Ante ellas, nos resta seguir la máxima borgiana: “no digas nada, no preguntes nada. Cuando quieras hablar, quédate mudo, que un silencio sin fin sea tu escudo y, el mismo tiempo, tu perfecta espada”. Profunda y reveladora visión del poeta porteño que debería ser llevada puntualmente a la práctica, sobre todo cuando los tiempos impiden que la palabra florezca porque impera la censura y algo peor: la irracionalidad, y es que si deletéreo es el silencio de un Estado, tanto o más lo es el que se impone o pretende imponer a la voz de la conciencia crítica de una sociedad. Por algo Orwell destacó que el totalitarismo impacta en la memoria y el lenguaje hasta desembocar en el silencio y, milenios atrás, en la Grecia antigua el “skeptron” (cetro o bastón de mando) era el símbolo del poder que permitía o prohibía hablar y callar, y mientras la naturaleza del habla es polisémica, la del silencio es transnominativa y el poder también se ejerce a través de él, solo que dicho poder no es exclusivo de la autoridad y ésta se equivoca si así lo cree.
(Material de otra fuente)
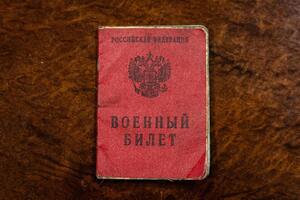 Российские военные документы, по мнению Тимочко, выдают солдатам редких специальностей или профессионалам военного дела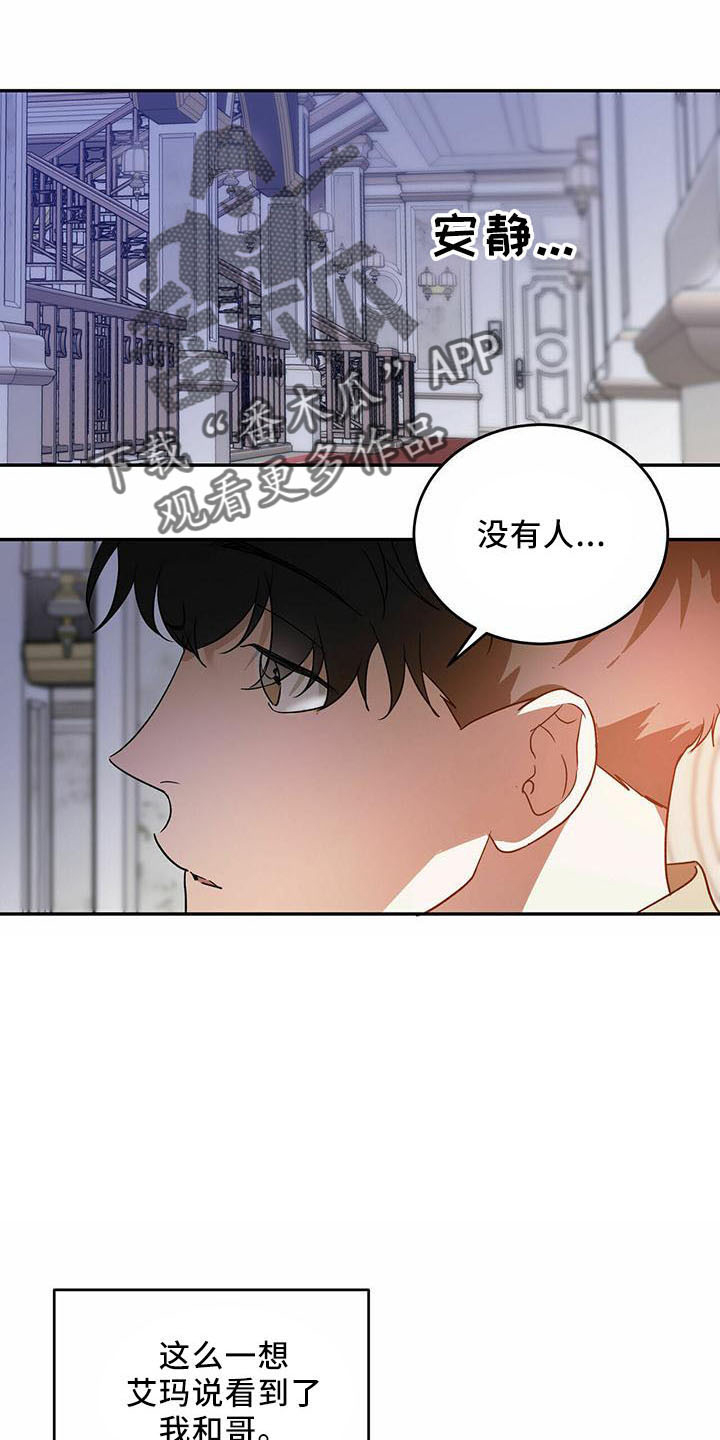 第59章：【第二季】真小气19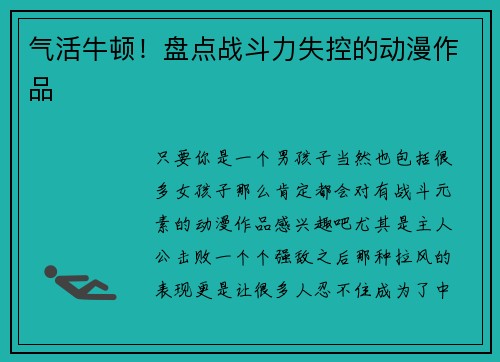 气活牛顿！盘点战斗力失控的动漫作品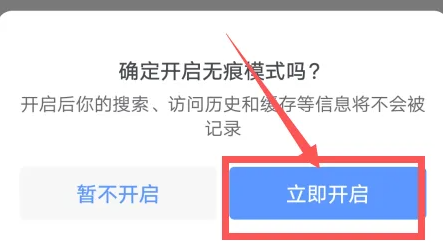 迅雷播放怎么隐藏进度条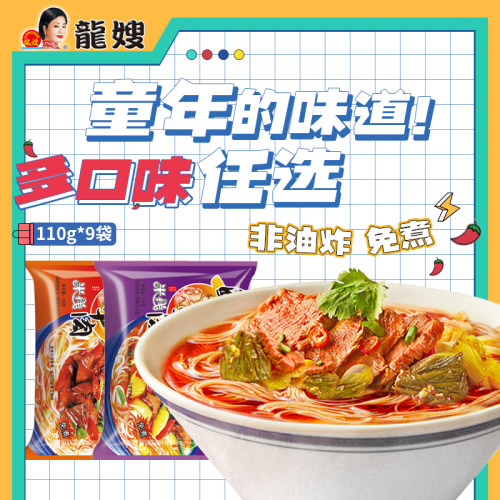 龙嫂米线手工盘制非油炸免煮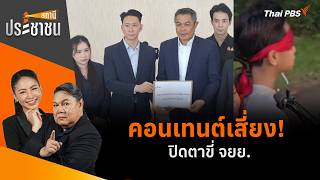 คอนเทนต์เสี่ยง! ปิดตาขี่ จยย. | สถานีประชาชน | 17 ก.ย. 69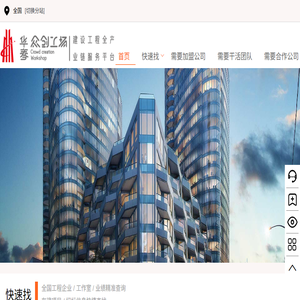 华春众创工场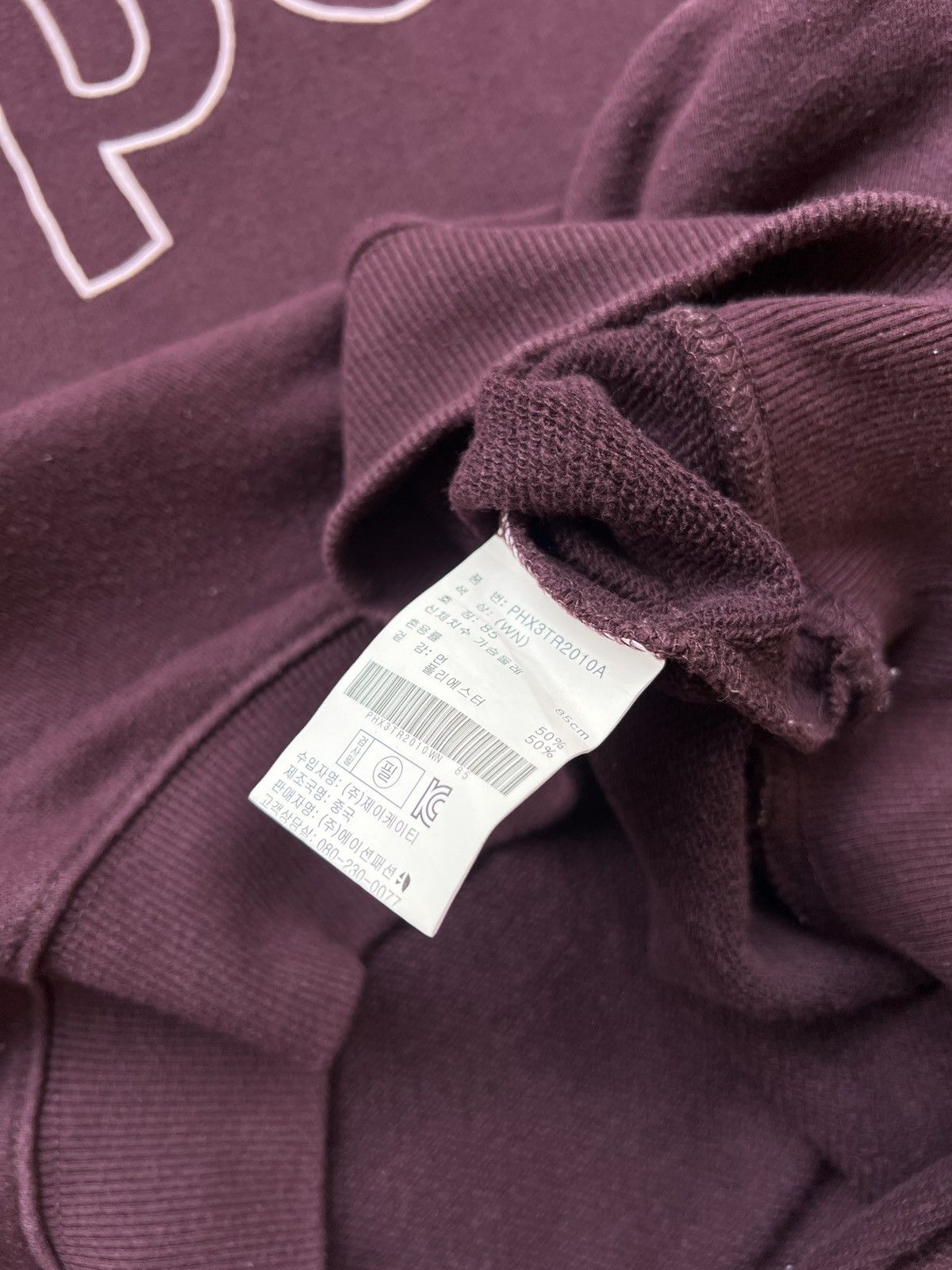 Vintage 2000s Polham Crepe Sweatshirt Y2K Spell Out Size US M / EU 48-50 / 2 - 4 Thumbnail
Octavio Paz cantó al silencio: “así como del fondo de la música / brota una nota / que mientras vibra crece y se adelgaza / hasta que en otra música enmudece, / brota del fondo del silencio / otro silencio, aguda torre, espada, / y sube y crece y nos suspende / y mientras sube caen / recuerdos, esperanzas, / las pequeñas mentiras y las grandes, / y queremos gritar y en la garganta / se desvanece el grito: / desembocamos al silencio / en donde los silencios enmudecen” y Amado Nervo reconoció su supremo valor: “solo hay tres cosas dignas de romper el silencio: la poesía, la música y el amor”.

Yo me pregunto: ¿podremos romper al silencio o éste desaparecer? Un día la física cuántica nos lo develará.